Calculating Time to Discharge Capacitor to 3V

[Rupturez]

Homework Statement

Determine how long it takes the capacitor to discharge to a value of 3v
C=1.5E-6F
R=1E3ohms
Vi=25v
Vf=3v

Homework Equations

T=RC
v=Vi*e^(t/T)

The Attempt at a Solution

T=1000*1.5E-6
T=1.5E-3s

Vf(3v) is 12% of the initial 25v

Im having trouble solving for time with this equation v=Vi*e^(t/T)

many thanks in advance

 

[Rupturez]

Should I be solving for t or using a normalised universal timeconstant(RC) curve to estimate time?

 

[jambaugh]

Homework Statement

Determine how long it takes the capacitor to discharge to a value of 3v
C=1.5E-6F
R=1E3ohms
Vi=25v
Vf=3v

Homework Equations

T=RC
v=Vi*e^(t/T)

The Attempt at a Solution

T=1000*1.5E-6
T=1.5E-3s

Vf(3v) is 12% of the initial 25v

Im having trouble solving for time with this equation v=Vi*e^(t/T)

many thanks in advance

Firstly $V = V_i e^{-t/T}$ there's a negative sign reflecting the decay of the voltage... it doesn't grow!

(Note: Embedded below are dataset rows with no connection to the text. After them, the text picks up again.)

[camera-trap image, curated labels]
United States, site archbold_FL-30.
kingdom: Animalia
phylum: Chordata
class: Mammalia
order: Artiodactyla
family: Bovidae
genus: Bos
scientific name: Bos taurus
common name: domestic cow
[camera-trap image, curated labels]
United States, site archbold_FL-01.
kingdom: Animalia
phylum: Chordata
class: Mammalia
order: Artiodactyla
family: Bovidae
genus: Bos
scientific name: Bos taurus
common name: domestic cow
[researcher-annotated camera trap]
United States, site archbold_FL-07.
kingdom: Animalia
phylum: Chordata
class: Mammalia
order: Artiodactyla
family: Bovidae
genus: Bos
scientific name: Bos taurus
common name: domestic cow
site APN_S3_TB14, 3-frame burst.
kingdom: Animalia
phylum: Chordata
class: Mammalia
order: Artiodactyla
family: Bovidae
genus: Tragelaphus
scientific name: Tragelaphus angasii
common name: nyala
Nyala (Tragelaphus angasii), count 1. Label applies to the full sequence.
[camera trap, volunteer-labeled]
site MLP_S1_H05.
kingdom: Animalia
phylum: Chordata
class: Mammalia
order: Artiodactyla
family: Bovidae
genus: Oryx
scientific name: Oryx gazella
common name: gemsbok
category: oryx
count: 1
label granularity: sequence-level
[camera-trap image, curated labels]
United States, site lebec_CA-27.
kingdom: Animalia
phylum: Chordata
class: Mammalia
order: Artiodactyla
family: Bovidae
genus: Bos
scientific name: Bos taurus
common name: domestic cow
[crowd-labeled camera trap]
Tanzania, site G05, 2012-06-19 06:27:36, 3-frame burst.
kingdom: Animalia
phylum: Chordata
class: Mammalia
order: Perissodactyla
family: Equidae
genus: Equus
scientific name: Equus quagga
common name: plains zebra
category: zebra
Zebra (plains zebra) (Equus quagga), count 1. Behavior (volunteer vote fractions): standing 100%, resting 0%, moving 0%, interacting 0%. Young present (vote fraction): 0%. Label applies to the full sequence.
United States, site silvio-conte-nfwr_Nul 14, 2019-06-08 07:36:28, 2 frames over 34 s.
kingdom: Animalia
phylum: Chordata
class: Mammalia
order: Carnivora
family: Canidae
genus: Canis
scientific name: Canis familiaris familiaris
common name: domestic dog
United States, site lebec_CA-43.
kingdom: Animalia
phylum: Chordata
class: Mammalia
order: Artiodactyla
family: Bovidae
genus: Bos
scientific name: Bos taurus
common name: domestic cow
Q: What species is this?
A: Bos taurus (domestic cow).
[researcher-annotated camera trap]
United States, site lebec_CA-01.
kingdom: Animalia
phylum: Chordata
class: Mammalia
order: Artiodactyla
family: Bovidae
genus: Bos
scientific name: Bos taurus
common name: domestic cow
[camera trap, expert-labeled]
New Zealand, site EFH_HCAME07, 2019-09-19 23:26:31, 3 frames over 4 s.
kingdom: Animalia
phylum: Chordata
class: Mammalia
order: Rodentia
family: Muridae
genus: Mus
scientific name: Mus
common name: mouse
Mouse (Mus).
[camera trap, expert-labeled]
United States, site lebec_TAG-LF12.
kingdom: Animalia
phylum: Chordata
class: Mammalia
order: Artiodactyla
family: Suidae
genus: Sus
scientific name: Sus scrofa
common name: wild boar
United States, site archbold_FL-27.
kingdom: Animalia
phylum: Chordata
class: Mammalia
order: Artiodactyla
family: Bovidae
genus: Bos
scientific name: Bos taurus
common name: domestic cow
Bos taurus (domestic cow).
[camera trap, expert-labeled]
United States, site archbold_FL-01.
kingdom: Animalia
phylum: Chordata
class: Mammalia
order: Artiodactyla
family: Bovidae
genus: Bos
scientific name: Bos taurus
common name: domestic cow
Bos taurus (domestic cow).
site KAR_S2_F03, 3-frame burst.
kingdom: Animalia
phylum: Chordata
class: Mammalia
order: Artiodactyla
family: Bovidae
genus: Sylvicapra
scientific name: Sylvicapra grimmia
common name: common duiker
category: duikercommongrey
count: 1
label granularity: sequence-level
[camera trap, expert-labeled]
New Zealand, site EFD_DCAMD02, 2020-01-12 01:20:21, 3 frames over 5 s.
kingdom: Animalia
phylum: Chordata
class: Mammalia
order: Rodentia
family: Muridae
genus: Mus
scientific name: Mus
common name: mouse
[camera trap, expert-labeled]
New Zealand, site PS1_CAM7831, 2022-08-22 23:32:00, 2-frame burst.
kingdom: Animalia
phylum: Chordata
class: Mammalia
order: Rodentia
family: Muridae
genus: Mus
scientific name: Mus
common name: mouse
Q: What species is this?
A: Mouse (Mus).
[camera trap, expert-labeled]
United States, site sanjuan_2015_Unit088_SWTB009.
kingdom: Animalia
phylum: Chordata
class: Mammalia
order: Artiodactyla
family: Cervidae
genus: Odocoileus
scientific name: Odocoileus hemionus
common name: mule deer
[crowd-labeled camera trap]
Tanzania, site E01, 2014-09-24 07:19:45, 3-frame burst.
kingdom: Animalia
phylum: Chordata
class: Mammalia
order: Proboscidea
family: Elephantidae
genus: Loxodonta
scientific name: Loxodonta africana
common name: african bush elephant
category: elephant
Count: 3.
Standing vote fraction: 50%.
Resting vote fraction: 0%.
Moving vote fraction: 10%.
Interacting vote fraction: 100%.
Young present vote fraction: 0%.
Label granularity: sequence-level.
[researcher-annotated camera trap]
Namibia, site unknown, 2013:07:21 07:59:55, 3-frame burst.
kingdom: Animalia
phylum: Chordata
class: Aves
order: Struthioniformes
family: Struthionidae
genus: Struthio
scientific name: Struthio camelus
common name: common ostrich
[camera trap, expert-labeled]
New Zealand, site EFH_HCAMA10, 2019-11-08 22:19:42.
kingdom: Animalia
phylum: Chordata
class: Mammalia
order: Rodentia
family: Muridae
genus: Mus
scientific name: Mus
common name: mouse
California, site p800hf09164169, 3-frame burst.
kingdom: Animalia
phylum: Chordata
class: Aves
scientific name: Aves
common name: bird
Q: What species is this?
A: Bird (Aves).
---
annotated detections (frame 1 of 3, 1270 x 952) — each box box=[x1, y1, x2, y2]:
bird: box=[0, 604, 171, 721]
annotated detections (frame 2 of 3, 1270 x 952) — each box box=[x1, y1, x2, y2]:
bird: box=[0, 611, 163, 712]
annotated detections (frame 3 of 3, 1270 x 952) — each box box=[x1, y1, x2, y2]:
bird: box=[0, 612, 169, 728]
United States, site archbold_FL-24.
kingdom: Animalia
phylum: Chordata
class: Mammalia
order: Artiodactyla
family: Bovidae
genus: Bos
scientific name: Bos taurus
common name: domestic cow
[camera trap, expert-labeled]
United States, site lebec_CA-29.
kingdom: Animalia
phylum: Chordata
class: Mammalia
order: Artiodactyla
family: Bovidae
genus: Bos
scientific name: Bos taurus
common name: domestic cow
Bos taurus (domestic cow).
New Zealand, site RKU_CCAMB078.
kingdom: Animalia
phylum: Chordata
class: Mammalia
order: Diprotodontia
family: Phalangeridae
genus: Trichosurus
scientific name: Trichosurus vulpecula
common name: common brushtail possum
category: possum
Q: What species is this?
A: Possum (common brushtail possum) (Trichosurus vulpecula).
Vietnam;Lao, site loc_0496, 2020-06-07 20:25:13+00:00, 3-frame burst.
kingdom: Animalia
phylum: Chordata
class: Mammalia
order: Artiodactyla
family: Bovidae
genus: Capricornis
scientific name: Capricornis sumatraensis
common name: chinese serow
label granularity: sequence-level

Secondly solving this for t is basic algebra, apply inverse operations until you isolate t.
$A = B e^{t/C}$
$A/B = e^{t/C}$
$\ln(A/B) = t/C$
$C\ln(A/B) = t$

 

[Rupturez]

Thanking you jambaugh

 

[rwisz]

I would approach this problem by using the equation T=RC, where T is the time constant, R is the resistance, and C is the capacitance. In this case, T=1000*1.5E-6=1.5E-3s. This means that it will take approximately 1.5 milliseconds for the capacitor to discharge to 1/e (approximately 37%) of its initial voltage.

To calculate the time it takes for the capacitor to discharge to 3V, we can use the equation v=Vi*e^(t/T), where v is the voltage at any given time, Vi is the initial voltage, and t is the time. In this case, we know that v=3V, Vi=25V, and T=1.5E-3s. We can rearrange the equation to solve for t, giving us t=T*ln(v/Vi)=1.5E-3*ln(3/25)≈0.00047 seconds.

It's important to note that this is an ideal calculation and may not perfectly match the actual time it takes for the capacitor to discharge in real-world conditions. Factors such as internal resistance, leakage, and fluctuations in the power source can affect the actual discharge time.